§ **WHAT IS REQUIRED**: Starting at the line that has "How far in this" and continuing through the end of the items, rewrite those lines with "camera" replaced by "viewer" and everything else left unchanged.

§ **DATA FOR THE TASK**:
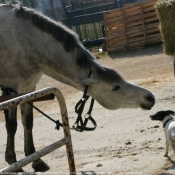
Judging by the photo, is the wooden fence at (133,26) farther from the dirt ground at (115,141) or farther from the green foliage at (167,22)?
the dirt ground at (115,141)

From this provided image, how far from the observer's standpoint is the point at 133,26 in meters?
19.5

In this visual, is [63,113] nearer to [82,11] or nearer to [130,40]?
[130,40]

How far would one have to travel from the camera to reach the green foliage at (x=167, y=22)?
437 inches

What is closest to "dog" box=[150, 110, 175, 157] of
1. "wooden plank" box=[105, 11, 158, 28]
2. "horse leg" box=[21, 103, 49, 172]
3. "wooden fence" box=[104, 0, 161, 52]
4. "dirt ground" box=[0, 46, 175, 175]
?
"dirt ground" box=[0, 46, 175, 175]

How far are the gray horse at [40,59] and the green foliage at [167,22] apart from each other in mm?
5561

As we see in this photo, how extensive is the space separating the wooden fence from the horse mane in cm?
1343

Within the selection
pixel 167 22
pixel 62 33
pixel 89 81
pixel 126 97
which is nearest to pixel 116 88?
pixel 126 97

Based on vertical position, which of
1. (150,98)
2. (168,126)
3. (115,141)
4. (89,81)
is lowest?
(115,141)

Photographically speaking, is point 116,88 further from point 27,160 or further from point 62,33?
point 27,160

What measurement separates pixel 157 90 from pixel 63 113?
248 inches

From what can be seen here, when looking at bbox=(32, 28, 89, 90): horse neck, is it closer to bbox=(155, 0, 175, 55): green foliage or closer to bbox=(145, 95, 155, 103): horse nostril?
bbox=(145, 95, 155, 103): horse nostril

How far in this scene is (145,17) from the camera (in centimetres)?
1922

§ **WORKED ANSWER**:
How far in this scene is (145,17) from the viewer (in centimetres)?
1922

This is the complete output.